-- Opening Marker --
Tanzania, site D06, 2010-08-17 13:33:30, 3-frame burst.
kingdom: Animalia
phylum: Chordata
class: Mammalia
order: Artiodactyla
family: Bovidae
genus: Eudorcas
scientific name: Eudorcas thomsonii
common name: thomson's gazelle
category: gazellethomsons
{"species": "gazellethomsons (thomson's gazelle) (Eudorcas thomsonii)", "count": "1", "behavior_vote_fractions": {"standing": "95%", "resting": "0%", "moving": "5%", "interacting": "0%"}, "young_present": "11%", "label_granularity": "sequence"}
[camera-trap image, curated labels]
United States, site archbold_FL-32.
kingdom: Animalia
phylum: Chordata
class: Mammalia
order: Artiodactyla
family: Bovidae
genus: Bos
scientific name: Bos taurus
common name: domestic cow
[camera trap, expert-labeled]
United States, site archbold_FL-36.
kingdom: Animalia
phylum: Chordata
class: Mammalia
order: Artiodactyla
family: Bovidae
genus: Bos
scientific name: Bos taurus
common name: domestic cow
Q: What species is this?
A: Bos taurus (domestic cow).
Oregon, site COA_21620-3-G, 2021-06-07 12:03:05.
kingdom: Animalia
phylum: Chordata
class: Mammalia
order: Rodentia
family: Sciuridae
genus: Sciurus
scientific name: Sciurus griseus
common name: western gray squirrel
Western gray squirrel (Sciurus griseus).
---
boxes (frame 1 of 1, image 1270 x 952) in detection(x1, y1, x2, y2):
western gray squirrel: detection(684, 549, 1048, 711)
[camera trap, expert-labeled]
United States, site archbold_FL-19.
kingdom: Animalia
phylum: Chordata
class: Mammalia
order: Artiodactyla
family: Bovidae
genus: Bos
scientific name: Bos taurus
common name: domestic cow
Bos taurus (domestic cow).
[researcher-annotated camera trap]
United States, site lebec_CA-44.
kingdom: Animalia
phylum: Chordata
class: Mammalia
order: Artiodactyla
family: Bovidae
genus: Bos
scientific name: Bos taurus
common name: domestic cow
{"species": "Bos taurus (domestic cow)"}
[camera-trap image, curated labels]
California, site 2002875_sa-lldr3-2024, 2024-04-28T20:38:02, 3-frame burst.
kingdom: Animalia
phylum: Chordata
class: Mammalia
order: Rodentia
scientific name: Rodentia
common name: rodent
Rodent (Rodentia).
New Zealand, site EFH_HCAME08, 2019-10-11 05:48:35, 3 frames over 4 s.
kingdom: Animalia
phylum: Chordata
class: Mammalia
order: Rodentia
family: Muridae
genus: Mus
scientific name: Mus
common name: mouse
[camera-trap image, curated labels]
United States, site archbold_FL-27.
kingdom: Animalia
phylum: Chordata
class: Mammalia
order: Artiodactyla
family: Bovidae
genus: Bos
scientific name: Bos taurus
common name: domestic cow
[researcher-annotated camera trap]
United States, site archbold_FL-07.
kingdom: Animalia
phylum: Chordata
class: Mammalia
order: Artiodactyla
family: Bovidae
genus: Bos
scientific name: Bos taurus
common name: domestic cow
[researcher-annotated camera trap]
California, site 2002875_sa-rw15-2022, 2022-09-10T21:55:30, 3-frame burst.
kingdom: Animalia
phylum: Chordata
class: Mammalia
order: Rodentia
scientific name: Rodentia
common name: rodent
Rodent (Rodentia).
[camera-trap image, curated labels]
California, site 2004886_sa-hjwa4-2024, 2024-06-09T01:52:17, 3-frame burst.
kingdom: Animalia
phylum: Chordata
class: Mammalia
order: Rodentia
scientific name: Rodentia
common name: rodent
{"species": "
-- Closing Marker --
### WHAT TO WORK ON
Set down the entries verbatim, leaving none out.

### FINISHED EXERCISE
Tanzania, site D06, 2010-08-17 13:33:30, 3-frame burst.
kingdom: Animalia
phylum: Chordata
class: Mammalia
order: Artiodactyla
family: Bovidae
genus: Eudorcas
scientific name: Eudorcas thomsonii
common name: thomson's gazelle
category: gazellethomsons
{"species": "gazellethomsons (thomson's gazelle) (Eudorcas thomsonii)", "count": "1", "behavior_vote_fractions": {"standing": "95%", "resting": "0%", "moving": "5%", "interacting": "0%"}, "young_present": "11%", "label_granularity": "sequence"}
[camera-trap image, curated labels]
United States, site archbold_FL-32.
kingdom: Animalia
phylum: Chordata
class: Mammalia
order: Artiodactyla
family: Bovidae
genus: Bos
scientific name: Bos taurus
common name: domestic cow
[camera trap, expert-labeled]
United States, site archbold_FL-36.
kingdom: Animalia
phylum: Chordata
class: Mammalia
order: Artiodactyla
family: Bovidae
genus: Bos
scientific name: Bos taurus
common name: domestic cow
Q: What species is this?
A: Bos taurus (domestic cow).
Oregon, site COA_21620-3-G, 2021-06-07 12:03:05.
kingdom: Animalia
phylum: Chordata
class: Mammalia
order: Rodentia
family: Sciuridae
genus: Sciurus
scientific name: Sciurus griseus
common name: western gray squirrel
Western gray squirrel (Sciurus griseus).
---
boxes (frame 1 of 1, image 1270 x 952) in detection(x1, y1, x2, y2):
western gray squirrel: detection(684, 549, 1048, 711)
[camera trap, expert-labeled]
United States, site archbold_FL-19.
kingdom: Animalia
phylum: Chordata
class: Mammalia
order: Artiodactyla
family: Bovidae
genus: Bos
scientific name: Bos taurus
common name: domestic cow
Bos taurus (domestic cow).
[researcher-annotated camera trap]
United States, site lebec_CA-44.
kingdom: Animalia
phylum: Chordata
class: Mammalia
order: Artiodactyla
family: Bovidae
genus: Bos
scientific name: Bos taurus
common name: domestic cow
{"species": "Bos taurus (domestic cow)"}
[camera-trap image, curated labels]
California, site 2002875_sa-lldr3-2024, 2024-04-28T20:38:02, 3-frame burst.
kingdom: Animalia
phylum: Chordata
class: Mammalia
order: Rodentia
scientific name: Rodentia
common name: rodent
Rodent (Rodentia).
New Zealand, site EFH_HCAME08, 2019-10-11 05:48:35, 3 frames over 4 s.
kingdom: Animalia
phylum: Chordata
class: Mammalia
order: Rodentia
family: Muridae
genus: Mus
scientific name: Mus
common name: mouse
[camera-trap image, curated labels]
United States, site archbold_FL-27.
kingdom: Animalia
phylum: Chordata
class: Mammalia
order: Artiodactyla
family: Bovidae
genus: Bos
scientific name: Bos taurus
common name: domestic cow
[researcher-annotated camera trap]
United States, site archbold_FL-07.
kingdom: Animalia
phylum: Chordata
class: Mammalia
order: Artiodactyla
family: Bovidae
genus: Bos
scientific name: Bos taurus
common name: domestic cow
[researcher-annotated camera trap]
California, site 2002875_sa-rw15-2022, 2022-09-10T21:55:30, 3-frame burst.
kingdom: Animalia
phylum: Chordata
class: Mammalia
order: Rodentia
scientific name: Rodentia
common name: rodent
Rodent (Rodentia).
[camera-trap image, curated labels]
California, site 2004886_sa-hjwa4-2024, 2024-06-09T01:52:17, 3-frame burst.
kingdom: Animalia
phylum: Chordata
class: Mammalia
order: Rodentia
scientific name: Rodentia
common name: rodent
{"species": "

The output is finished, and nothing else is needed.